Exercise passage:
Over six seasons, the series let audiences get to know the survivors intimately through flashbacks to their lives prior to the crash and then watching how they behave in the now. Yellowjackets did their own riff on the traumatic plane crash as it happens storytelling device, but Lost has arguably one of the most harrowing examples of it. And both series do a memorable job of documenting the process of surviving afterwards, the good, the bad and the ugly.
3. The Society
Unfortunately, the twisty Netflix drama, The Society, became a victim of rampant COVID production costs so it only got one season, but it's still worth bingeing.
The sci-fi/horror drama tells the frightening tale of a bus load of West Ham, Connecticut high school students who return from a 10-day field trip to find everyone in their hometown gone. Making it worse, they also discover that all roads are now impassable and their cell phones can't connect to the outside world. While trying to suss out what's happening, the teens break into factions that make surviving just one of their problems. Like Yellowjackets, The Society shines a fascinating light on the complicated underbellies of teen social and gender hierarchies, the messiness of find one's way into adulthood and the drama that ensues. Plus, there's some attempted murder along the way.
4. Station Eleven
This limited series HBOMax adaptation of Emily St. John Mandel's profound novel Station Eleven was a stealth release in December 2021, and audiences slowly but passionately discovered the series, which is so much more than another virus-centric, post-apocalyptic drama.
Station Eleven is similar to Yellowjackets in how they both utilize a narrative that jumps back and forth in time. In this series, it flips between telling backstories from the start of a deadly viral pandemic to stories set 20-years later, as some of the survivors are trying to rebuild society, and its many broken spirits, via a Traveling Symphony. And while weaved throughout the years-spanning narrative is the dark addition of a violent cult led by "The Prophet," which will appeal to those who like their sinister threats, the overall narrative is incredibly hopeful and soul-stirring. The show exalts the healing nature of art and creative expression in bringing people back together. And so, if the nihilism inherent to humanity feels a little too much in the other offerings, Station Eleven is definitely the show that will give you some chills and happy tears in the end.
5. The Wilds
Another series that went a bit under the radar in 2020, The Wilds is very similar in premise to Yellowjackets in that a bunch of teens girls go down in a plane crash and the survivors have to survive in the aftermath. But with The Wilds, it is closer to Lost in that they are all stuck on a remote island with no way to contact the outside world, and unbeknownst to them, their predicament is all part of a closely-monitored social experiment.
The young women are all considered leaders and were heading to an empowerment retreat, so the experiment is being led by the organization holding the event. Liberally using non-linear storytelling, audiences get to see the girls trying to live in the now, some flashbacks prior to the crash, and then — in a very Lost and Yellowjackets move — the narrative shifts to the future, where FBI agents are speaking to the survivors after they've been rescued. The orchestrated nature of the story is the most original aspect of the series, and it posits some fascinating conversation points about the agency of young women, the predisposed ideas about the young and some universal truths that always come out. It has been renewed for a second season on Amazon.

Tasks to carry out:
(A) Decide whether each statement agrees with the TV recommendations passage. Answer yes or no for each and quote the deciding words. (i) The Society ran for two seasons. (ii) Station Eleven was released in December 2021. (iii) The Wilds has been renewed for a second season.
(B) In the TV recommendations passage, copy everything from "5. The Wilds" down to "closely-monitored social experiment.", swapping "remote island" for "deserted island".
(C) List every show title that appears as a numbered heading in the TV recommendations passage.

Records shown:

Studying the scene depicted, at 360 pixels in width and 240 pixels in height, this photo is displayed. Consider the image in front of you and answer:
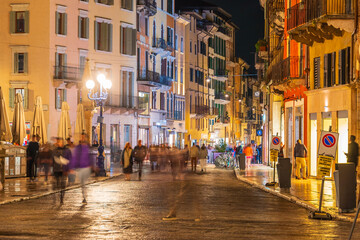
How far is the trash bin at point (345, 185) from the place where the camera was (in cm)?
1792

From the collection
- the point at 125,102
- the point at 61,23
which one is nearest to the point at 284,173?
the point at 61,23

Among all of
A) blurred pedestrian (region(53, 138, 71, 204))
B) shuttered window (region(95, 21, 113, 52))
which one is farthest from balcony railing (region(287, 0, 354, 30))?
shuttered window (region(95, 21, 113, 52))

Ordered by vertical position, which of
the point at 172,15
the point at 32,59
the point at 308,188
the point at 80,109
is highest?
the point at 172,15

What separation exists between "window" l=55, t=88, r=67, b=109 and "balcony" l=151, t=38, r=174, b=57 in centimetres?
1516

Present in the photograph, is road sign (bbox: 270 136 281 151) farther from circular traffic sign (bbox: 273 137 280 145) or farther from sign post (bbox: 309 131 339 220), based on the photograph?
sign post (bbox: 309 131 339 220)

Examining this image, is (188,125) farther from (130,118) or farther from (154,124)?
(130,118)

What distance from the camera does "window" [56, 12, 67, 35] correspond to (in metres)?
57.0

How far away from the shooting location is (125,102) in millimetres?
64562

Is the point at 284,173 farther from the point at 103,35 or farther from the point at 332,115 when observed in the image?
the point at 103,35

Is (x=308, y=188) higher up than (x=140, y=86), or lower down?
lower down

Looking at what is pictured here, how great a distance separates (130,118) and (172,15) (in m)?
16.0

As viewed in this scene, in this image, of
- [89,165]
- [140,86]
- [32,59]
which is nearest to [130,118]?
[140,86]

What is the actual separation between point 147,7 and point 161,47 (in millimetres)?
5760

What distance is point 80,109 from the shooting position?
1649 inches
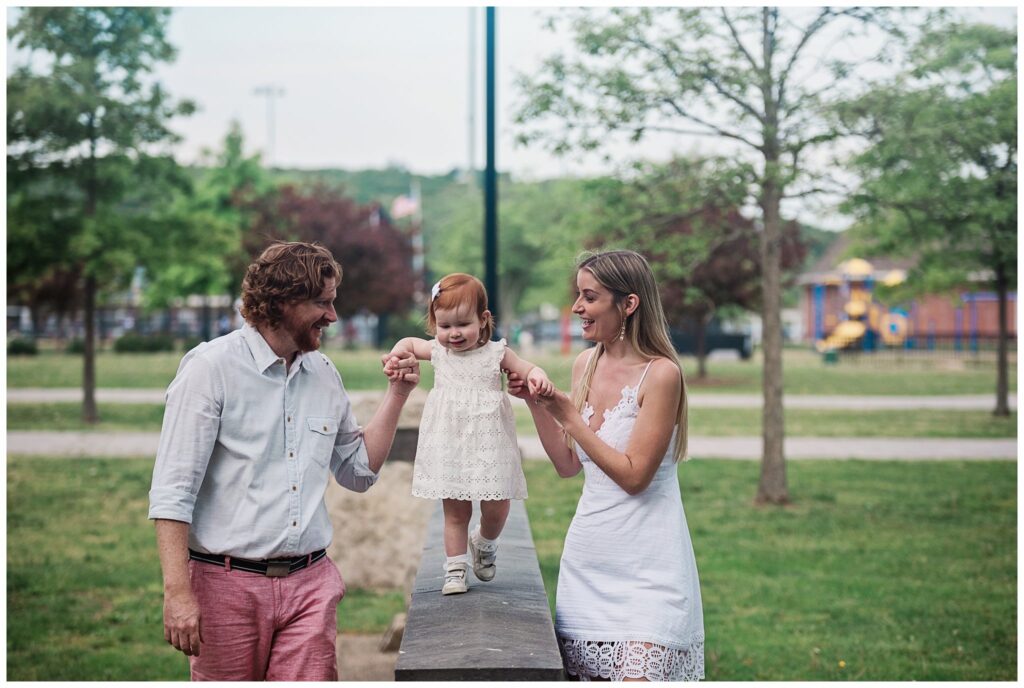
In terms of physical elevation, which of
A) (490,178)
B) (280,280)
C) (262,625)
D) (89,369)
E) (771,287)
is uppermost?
(490,178)

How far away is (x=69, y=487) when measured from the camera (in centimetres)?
1284

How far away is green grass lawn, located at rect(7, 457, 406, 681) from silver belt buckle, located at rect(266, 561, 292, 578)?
3.78 metres

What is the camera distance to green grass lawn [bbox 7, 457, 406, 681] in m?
6.83

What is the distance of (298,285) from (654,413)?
3.56 ft

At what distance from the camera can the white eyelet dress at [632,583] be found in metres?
3.32

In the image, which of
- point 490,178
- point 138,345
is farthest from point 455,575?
point 138,345

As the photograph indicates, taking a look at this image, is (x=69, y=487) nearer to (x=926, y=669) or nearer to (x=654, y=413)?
(x=926, y=669)

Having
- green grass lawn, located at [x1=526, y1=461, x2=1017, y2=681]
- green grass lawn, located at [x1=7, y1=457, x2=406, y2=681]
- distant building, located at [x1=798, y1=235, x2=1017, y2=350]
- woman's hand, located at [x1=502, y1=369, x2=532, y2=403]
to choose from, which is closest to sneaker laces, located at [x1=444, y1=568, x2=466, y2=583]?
woman's hand, located at [x1=502, y1=369, x2=532, y2=403]

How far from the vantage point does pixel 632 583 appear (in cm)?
336

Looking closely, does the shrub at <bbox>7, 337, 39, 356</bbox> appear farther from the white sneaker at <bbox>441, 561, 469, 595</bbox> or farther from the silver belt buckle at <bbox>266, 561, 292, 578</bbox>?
the silver belt buckle at <bbox>266, 561, 292, 578</bbox>

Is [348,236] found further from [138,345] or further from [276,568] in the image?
[276,568]

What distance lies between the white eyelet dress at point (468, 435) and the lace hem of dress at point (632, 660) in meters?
0.50

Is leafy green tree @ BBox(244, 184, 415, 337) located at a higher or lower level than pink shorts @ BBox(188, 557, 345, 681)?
higher

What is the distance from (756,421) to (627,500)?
57.3 ft
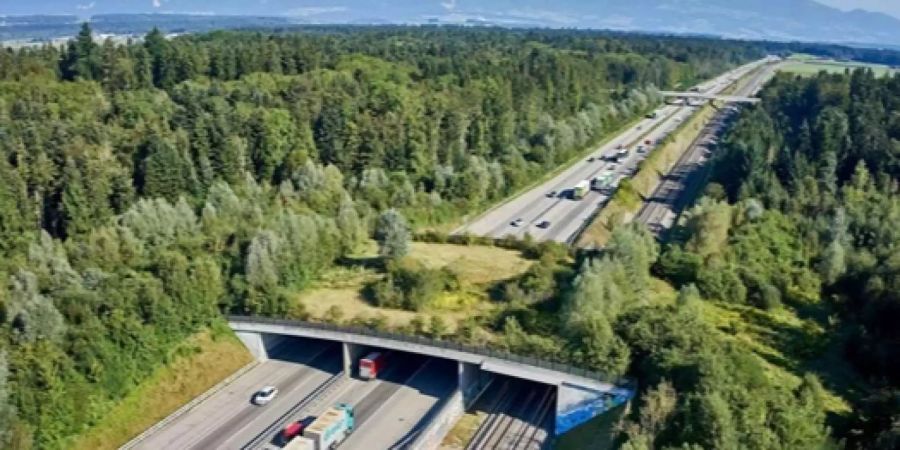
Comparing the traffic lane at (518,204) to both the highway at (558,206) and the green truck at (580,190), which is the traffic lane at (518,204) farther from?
the green truck at (580,190)

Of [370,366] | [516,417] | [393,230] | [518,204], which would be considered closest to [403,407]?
[370,366]

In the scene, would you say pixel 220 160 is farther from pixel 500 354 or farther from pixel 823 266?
pixel 823 266

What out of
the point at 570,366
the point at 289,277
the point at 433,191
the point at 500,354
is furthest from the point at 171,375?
the point at 433,191

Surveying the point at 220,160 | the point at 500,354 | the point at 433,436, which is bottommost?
the point at 433,436

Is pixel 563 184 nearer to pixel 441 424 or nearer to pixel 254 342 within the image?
pixel 254 342

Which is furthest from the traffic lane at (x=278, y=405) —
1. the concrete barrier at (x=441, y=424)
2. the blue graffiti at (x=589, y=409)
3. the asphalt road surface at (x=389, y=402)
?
the blue graffiti at (x=589, y=409)

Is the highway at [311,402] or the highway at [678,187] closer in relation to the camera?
the highway at [311,402]

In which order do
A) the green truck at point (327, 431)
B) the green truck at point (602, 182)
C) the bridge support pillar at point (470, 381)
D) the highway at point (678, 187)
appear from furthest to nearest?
the green truck at point (602, 182)
the highway at point (678, 187)
the bridge support pillar at point (470, 381)
the green truck at point (327, 431)
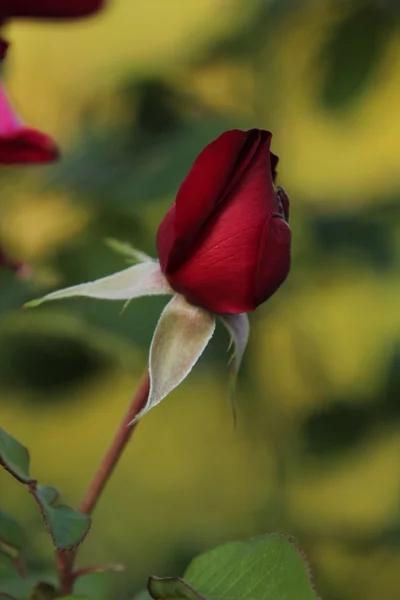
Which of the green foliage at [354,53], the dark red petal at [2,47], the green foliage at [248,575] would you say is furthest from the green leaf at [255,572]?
the green foliage at [354,53]

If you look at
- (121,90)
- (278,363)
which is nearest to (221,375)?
(278,363)

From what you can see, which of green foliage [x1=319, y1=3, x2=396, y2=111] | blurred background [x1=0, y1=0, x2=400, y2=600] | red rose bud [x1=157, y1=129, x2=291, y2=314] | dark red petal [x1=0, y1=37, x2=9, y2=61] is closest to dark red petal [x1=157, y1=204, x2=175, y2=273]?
red rose bud [x1=157, y1=129, x2=291, y2=314]

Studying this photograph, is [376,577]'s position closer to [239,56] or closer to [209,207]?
[239,56]

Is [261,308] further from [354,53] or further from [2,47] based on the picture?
[2,47]

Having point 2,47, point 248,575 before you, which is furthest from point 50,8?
point 248,575

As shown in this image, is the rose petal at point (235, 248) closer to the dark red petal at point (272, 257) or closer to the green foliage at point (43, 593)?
the dark red petal at point (272, 257)

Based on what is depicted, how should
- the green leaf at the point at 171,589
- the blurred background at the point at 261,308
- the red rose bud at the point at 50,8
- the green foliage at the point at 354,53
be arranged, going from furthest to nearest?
the green foliage at the point at 354,53 < the blurred background at the point at 261,308 < the red rose bud at the point at 50,8 < the green leaf at the point at 171,589

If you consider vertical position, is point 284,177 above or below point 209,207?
below
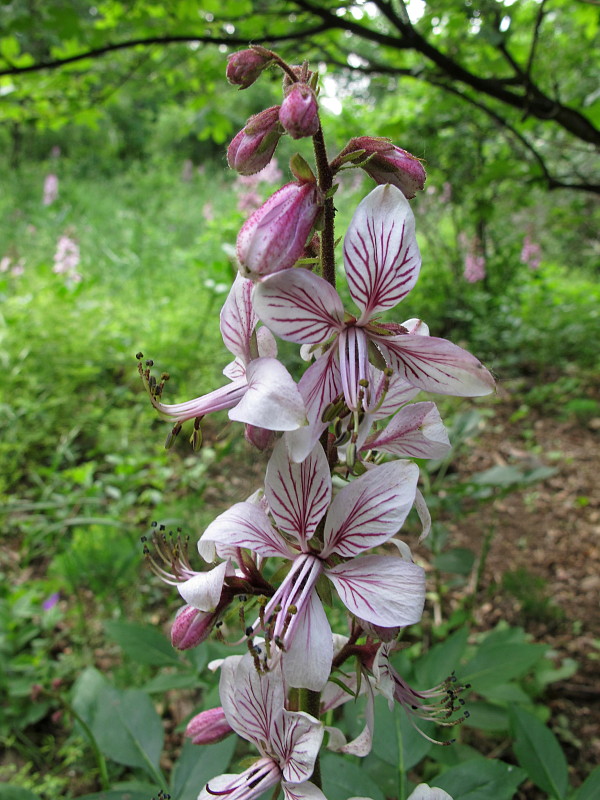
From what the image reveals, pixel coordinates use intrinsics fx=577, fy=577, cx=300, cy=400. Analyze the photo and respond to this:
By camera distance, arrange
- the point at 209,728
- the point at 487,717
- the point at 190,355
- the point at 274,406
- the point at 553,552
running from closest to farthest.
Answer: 1. the point at 274,406
2. the point at 209,728
3. the point at 487,717
4. the point at 553,552
5. the point at 190,355

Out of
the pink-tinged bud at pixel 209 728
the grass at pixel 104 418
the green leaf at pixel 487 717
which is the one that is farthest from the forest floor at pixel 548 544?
the pink-tinged bud at pixel 209 728

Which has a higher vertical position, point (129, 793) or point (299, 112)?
point (299, 112)

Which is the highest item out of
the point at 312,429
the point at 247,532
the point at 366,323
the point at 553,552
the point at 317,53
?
the point at 317,53

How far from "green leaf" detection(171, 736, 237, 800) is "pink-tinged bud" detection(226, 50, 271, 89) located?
3.47ft

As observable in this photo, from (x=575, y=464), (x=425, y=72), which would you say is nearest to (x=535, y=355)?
(x=575, y=464)

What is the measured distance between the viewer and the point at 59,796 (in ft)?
6.18

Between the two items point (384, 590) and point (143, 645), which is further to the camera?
point (143, 645)

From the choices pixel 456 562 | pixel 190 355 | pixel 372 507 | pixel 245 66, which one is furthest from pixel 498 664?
pixel 190 355

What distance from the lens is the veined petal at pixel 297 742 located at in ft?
2.46

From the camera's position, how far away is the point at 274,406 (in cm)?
67

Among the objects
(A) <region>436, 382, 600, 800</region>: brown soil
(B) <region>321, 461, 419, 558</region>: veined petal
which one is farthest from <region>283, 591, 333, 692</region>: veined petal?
(A) <region>436, 382, 600, 800</region>: brown soil

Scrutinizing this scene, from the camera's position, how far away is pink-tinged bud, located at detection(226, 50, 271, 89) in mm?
773

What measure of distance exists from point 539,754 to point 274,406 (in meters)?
0.93

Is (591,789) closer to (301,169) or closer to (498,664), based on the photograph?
(498,664)
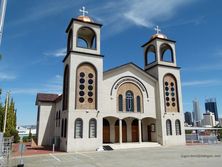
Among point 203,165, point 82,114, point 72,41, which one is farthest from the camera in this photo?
point 72,41

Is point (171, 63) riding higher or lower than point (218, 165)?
higher

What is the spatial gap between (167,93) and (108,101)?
816 cm

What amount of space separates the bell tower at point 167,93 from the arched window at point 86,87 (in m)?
8.46

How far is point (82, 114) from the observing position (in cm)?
2038

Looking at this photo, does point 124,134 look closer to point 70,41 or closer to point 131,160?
point 131,160

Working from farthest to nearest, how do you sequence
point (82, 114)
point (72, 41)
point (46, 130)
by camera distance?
point (46, 130) < point (72, 41) < point (82, 114)

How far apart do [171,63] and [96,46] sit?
35.1 ft

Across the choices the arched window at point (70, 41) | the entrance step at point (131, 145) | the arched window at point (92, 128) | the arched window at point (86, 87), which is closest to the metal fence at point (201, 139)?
the entrance step at point (131, 145)

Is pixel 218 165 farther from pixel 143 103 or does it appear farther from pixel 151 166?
pixel 143 103

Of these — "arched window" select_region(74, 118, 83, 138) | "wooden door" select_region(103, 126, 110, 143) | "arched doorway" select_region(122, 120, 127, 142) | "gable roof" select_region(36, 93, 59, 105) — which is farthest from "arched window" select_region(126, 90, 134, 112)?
"gable roof" select_region(36, 93, 59, 105)

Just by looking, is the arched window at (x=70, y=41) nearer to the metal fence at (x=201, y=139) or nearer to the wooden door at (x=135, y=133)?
the wooden door at (x=135, y=133)

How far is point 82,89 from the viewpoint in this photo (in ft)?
69.2

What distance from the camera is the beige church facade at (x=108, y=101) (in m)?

Results:
(A)
(i) No: "it only got one season"
(ii) Yes: "was a stealth release in December 2021"
(iii) Yes: "It has been renewed for a second season on Amazon."

(B)
5. The Wilds
Another series that went a bit under the radar in 2020, The Wilds is very similar in premise to Yellowjackets in that a bunch of teens girls go down in a plane crash and the survivors have to survive in the aftermath. But with The Wilds, it is closer to Lost in that they are all stuck on a deserted island with no way to contact the outside world, and unbeknownst to them, their predicament is all part of a closely-monitored social experiment.

(C) The Society; Station Eleven; The Wilds